For every PSG in Cohort 1 and Cohort 2, we tallied the number of each sleep stage (W, N1, N2, N3, R) annotation, and extracted the following sleep characteristics: total length of sleep (sleep time) by counting 30 seconds of sleep for each sleep stage annotation, and distribution of sleep stages, e.g., W constitutes 20% of the sleep time. Table 7 describes summary statistics of the two cohorts’ sleep characteristics. In summary, the ease-of-navigation of the EHR data makes it possible to conduct disease-specific data mining using NCH Sleep DataBank, e.g. extraction of sleep characteristics such as apnea-hypopnea index (AHI), and refined statistical analysis that accounts for potential confounding variables such as BMI and age.

Table 7 Summary statistics of sleep time and distribution of sleep stages for two PSG cohorts.

Usage Notes

The NCH Sleep DataBank can potentially be used to study many problems related to pediatric sleep, including but not limited to:

  • Automatic sleep scoring (sleep stage classification): Sleep scoring divides sleep into two stages, rapid eye movement (REM), and non-REM, then further divides the latter into shallow sleep (stages N1 and N2) and deep sleep (stage N3)9,10,11, in addition to wake (Stage W). In typical pediatric clinical settings, this is a time-consuming and tedious process done by a technician. Many computational algorithms have shown promise for automatic sleep scoring in adults12, which encourage exploration on automatic sleep scoring for infants and children. Algorithms that combine PSG modalities beyond EEG or ECG13 especially warrant more investigation.

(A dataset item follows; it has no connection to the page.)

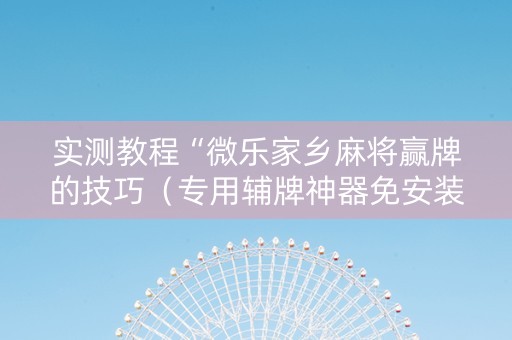 实测教程“微乐家乡麻将赢牌的技巧（专用辅牌神器免安装）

  • Automatic sleep disorder (e.g. obstructive apnea) detection: Large sets of PSG signals published with expert annotations can be leveraged to develop computational algorithms in sleep disorder detection, unleashing the potential of eventual real-time systems that read these signals and detect sleep disorders at their onsets14,15. OSA detection is particularly important, as OSA is associated with various cardiovascular, respiratory, and neurocognitive deficits and morbidity among infants and children2,3.

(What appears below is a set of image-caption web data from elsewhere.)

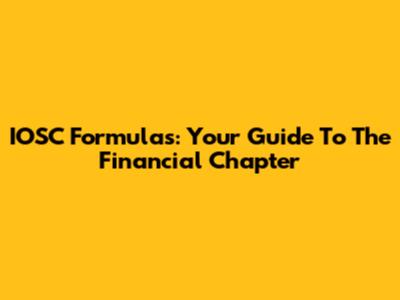 IOSC Formulas: Your Guide To The Financial Chapter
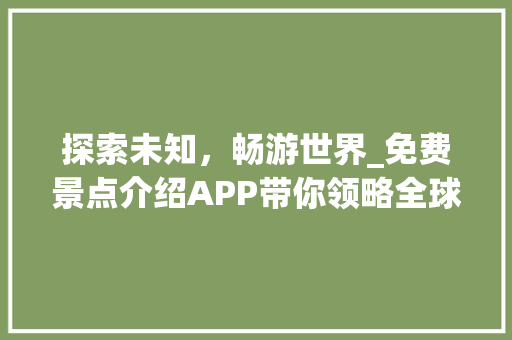 探索未知，畅游世界_免费景点介绍APP带你领略全球美景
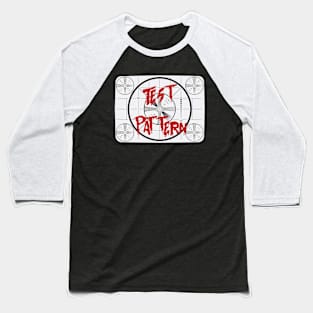 Test Pattern Text Logo Baseball T-Shirt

  • Diagnosis prediction: Statistical models that predict or measure the risk of diagnoses using other variables (e.g. other diagnoses, demographic, features from PSG, encounters, measurement values) can be constructed and validated to create hypotheses for further experiment.

  • Identifying patient subgroups: Given the demographics and medical history, patients can be divided into clinically meaningful subgroups before further analysis, as demonstrated in this paper for PWS. Additionally, data-driven approaches may be developed to reveal clusters within the patient population, which could affect their symptoms or best courses of treatment, e.g. as suggested for insomnia16.

  • Treatment efficacy analysis: Retrospective studies using the accompanying longitudinal clinical data (e.g. medications and procedures) can be used to analyze efficacy of different treatments options.